The bedraggled hounds with hair dripping in the autumn rain (just like me in fact) looked so unlike what I’d imagined huskies to look like that I was almost prepared to believe I’d come to the wrong place. But no, they had merely shed their thick winter coats and presented a sleeker version of themselves.
Huskies and life near the Arctic Circle
A Wilderness Camp at Tromsø near the Arctic Circle in Norway has over 300 Huskies and welcomes visitors who can interact with the dogs, visit reindeer and go sledding.
Alert as Visitors Arrive at the Wilderness Camp
The Arctic Circle in Norway
The Wilderness Centre at Tromsø
We were at the The Tromsø Wilderness Centre on Kvaløya Island (also known as Whale island) near the Arctic circle in Norway, a mountainous isle with views of peaks that reach over 1,000 metres into the sky and an ocean never far away. Kvaloya Island is just 25 minutes from Tromsø city and 15 minutes from Tromsø airport.

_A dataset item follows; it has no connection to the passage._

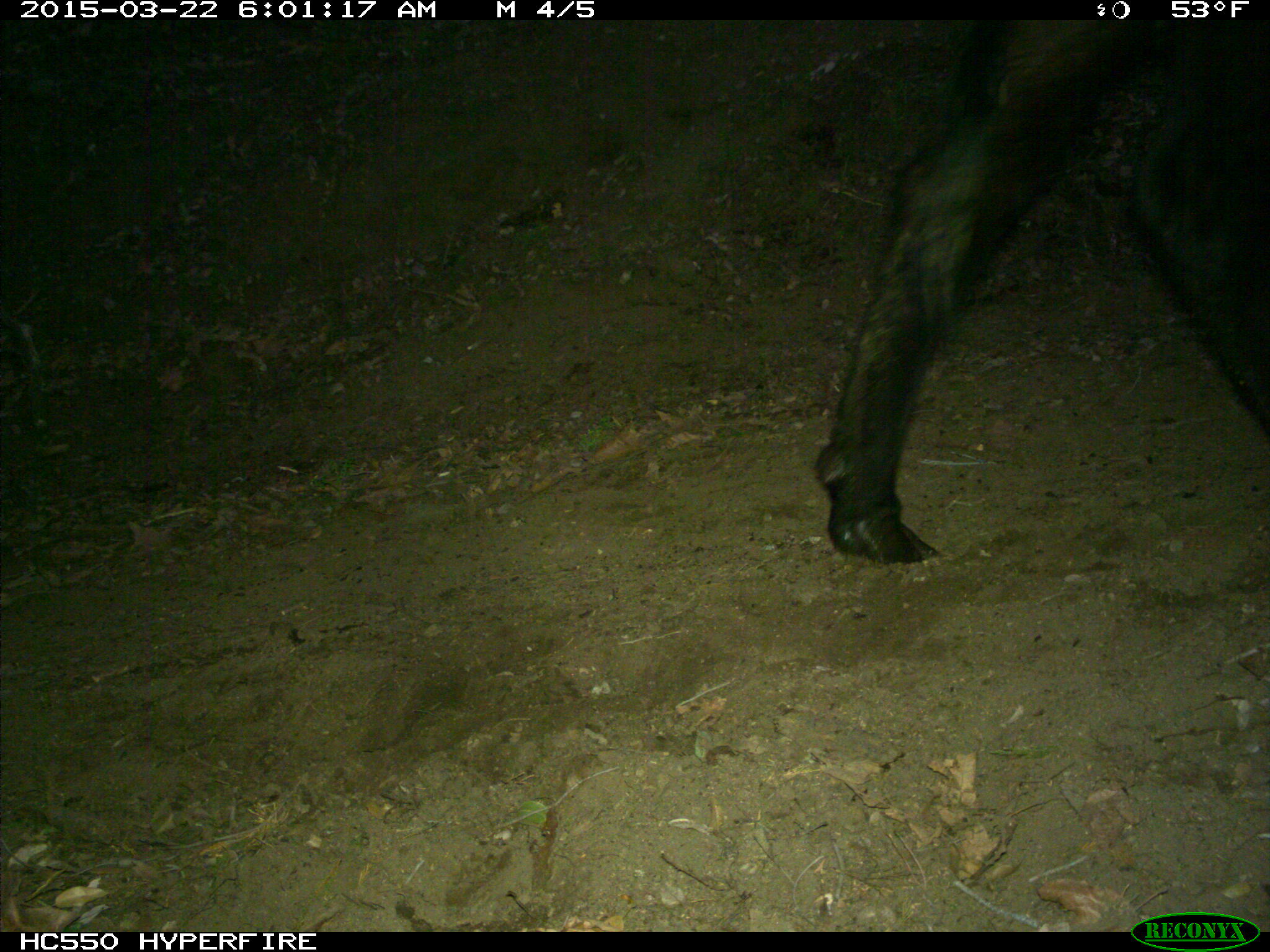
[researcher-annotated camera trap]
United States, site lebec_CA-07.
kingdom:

A home to more than 300 huskies and puppies, where visitors can spend a few hours, a day, or two or three or even longer, learning about dog sledding, about Alaskan huskies and life as lived in this harsh environment. Many of the cruise ships that stop at Tromsø offer day trips to the Wilderness Centre and if you like dogs, huskies in particular, you should make the trip.
During the winter, dog sledding during the day and chasing the Northern Lights at night, are the main activities and in the summer the focus is on the magnificent midnight sun when kayaking, mountain hikes, glacier hikes and excursions with the huskies ensures that the visitor experiences Norwegian nature at its best.
Meeting the Huskies
The pale-blue eyes of the dogs make them appear blind and it is a relief when they arch their necks towards you and you realize that they can see (Huskies are known for their pale blue eyes, although they may also have brown, green, or even yellow eyes, a trait called heterochromia of the eye). One or two had odd markings, a brown triangle falling from one eye that looked like a scar and another with two panda-like black eyes that endeared him to everyone. A few watched from their kennels with expressions that may have meant “I’ve seen tourists before” or “I’ll get out when I think they are ready to make a fuss of me”. There is no doubt that huskies love interacting with humans. Never before had I met so many dogs who wanted to be hugged and stroked, who wanted to lick my face, my hands and any other part of my body they could reach.
Huskie Puppies at the Wilderness Centre
A short distance away were the husky puppies who looked delightful and it would have been the icing on the cake if I could have held one for just a minute but their keeper said they were too young to be handled by strangers. Snugly they lay curled up close together and asleep, oblivious of the humans who oohed and aahed at the sight.
The dogs at the Wilderness Camp are all Alaskan huskies which are dogs that have been bred for mushing. The other type of husky is the Siberian, a purebred dog with specific markings, making it eligible for registration. What they both share is an affectionate nature and an almost catlike habit of cleaning themselves which means that they do not have that 'doggy' smell. They seldom need a bath - in fact, one of the handlers told me that they are usually bathed only once a year and that is just a means of checking that all is well with them.
Who runs the Wilderness Centre
The owners, Tove Sørensen and Tore Albrigtsen, who live here with their three children and over 300 Alaskan huskies, participated in the world’s longest sled dog race, the Iditarod, in 2006 and won the “most inspirational musher” award, and many of the dogs have competed in Europe’s longest dog sled race, Finnmarkrace, 1,100 km. over untouched terrain. Tove Sørensen is also famous as the only man to have completed the world's longest dog race with just one animal. A short film is shown of these and other races, everyday life with the dogs, sledding in summer and winter, and various expeditions which can be enjoyed by the visitor. If time allows you can join the centre’s guide in exploring the plant and bird life in the area before returning to the lavvo (tent) for a hot drink.
Naturally there is a tourist shop on the premises, but this is far from the usual tourist shop with mass-produced stuff. Most of the items bear some relation to the dogs and the surroundings and there were gorgeous sweaters, hats and gloves knitted by the Sámi, goods made from reindeer hides, and interesting trinkets made from antler horn. While browsing in the shop you can also enjoy some excellent coffee!
Expeditions of 2, 3 and 4 days can be booked, but these are not cheap, ranging from somewhere in the region of 1500 NOK to 17000 NOK, but a 3 or 4 hour trip can be arranged to the camp through most travel agents or from the hotels in the Tromsø region, and this will give you a good opportunity to spend time with these friendly and loving animals, and perhaps at the right time of year, to watch the puppies being trained.